** Start of The input **

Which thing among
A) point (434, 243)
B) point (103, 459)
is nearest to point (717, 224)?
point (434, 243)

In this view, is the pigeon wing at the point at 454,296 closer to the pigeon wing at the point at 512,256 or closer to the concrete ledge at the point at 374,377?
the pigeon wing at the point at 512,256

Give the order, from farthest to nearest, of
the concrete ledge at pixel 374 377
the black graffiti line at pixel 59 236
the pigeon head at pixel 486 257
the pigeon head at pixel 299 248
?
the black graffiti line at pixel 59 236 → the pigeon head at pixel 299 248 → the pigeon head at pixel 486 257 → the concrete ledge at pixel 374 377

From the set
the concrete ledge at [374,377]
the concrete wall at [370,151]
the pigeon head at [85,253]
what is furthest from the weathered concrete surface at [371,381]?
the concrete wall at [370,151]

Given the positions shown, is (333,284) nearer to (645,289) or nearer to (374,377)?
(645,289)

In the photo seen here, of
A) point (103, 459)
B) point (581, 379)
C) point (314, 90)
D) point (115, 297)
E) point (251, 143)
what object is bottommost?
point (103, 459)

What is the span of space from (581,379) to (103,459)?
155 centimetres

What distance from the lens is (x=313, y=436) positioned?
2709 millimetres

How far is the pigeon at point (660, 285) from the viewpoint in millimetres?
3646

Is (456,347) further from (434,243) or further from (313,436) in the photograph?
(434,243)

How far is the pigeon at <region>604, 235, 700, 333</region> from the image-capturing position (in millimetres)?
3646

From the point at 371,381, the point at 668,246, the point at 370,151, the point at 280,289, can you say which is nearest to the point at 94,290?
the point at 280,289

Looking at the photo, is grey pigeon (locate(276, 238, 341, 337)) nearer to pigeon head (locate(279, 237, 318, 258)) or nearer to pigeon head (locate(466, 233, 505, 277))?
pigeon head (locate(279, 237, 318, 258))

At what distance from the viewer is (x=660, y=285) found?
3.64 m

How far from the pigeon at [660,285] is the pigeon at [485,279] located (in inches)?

** End of The input **

What is expected:
Rewrite all of the lines above, putting "worn concrete surface" wherever "weathered concrete surface" appears and leaving everything else as it is.

Response to this exercise:
Which thing among
A) point (434, 243)
B) point (103, 459)
is nearest to point (717, 224)?
point (434, 243)

In this view, is the pigeon wing at the point at 454,296 closer to the pigeon wing at the point at 512,256 or closer to the concrete ledge at the point at 374,377?
the pigeon wing at the point at 512,256

Give the order, from farthest to nearest, of
the concrete ledge at pixel 374 377
the black graffiti line at pixel 59 236
the pigeon head at pixel 486 257
the pigeon head at pixel 299 248
?
the black graffiti line at pixel 59 236 → the pigeon head at pixel 299 248 → the pigeon head at pixel 486 257 → the concrete ledge at pixel 374 377

From the set
the concrete ledge at [374,377]
the concrete wall at [370,151]
the pigeon head at [85,253]
what is furthest from the worn concrete surface at [371,381]?
the concrete wall at [370,151]

Given the positions shown, is (333,284) nearer to (645,289) or nearer to (374,377)?
(645,289)

In the photo seen here, of
A) point (103, 459)
B) point (581, 379)
C) point (314, 90)
D) point (115, 297)
E) point (251, 143)
what object is bottommost?
point (103, 459)

What is the span of space from (581,379) to (103,459)?
155 centimetres

What distance from the lens is (x=313, y=436) positioned?
2709 millimetres

How far is the pigeon at point (660, 285) from the viewpoint in millimetres?
3646

Is (456,347) further from (434,243) or further from (313,436) in the photograph?
(434,243)

How far is the pigeon at <region>604, 235, 700, 333</region> from the image-capturing position (in millimetres)?
3646

From the point at 371,381, the point at 668,246, the point at 370,151, the point at 280,289, can you say which is nearest to the point at 94,290?
the point at 280,289

Looking at the photo, is grey pigeon (locate(276, 238, 341, 337)) nearer to pigeon head (locate(279, 237, 318, 258)) or nearer to pigeon head (locate(466, 233, 505, 277))?
pigeon head (locate(279, 237, 318, 258))

At what distance from the viewer is (x=660, y=285) found?
3.64 m

How far from the pigeon at [660,285] is the pigeon at [485,279] located (in inches)?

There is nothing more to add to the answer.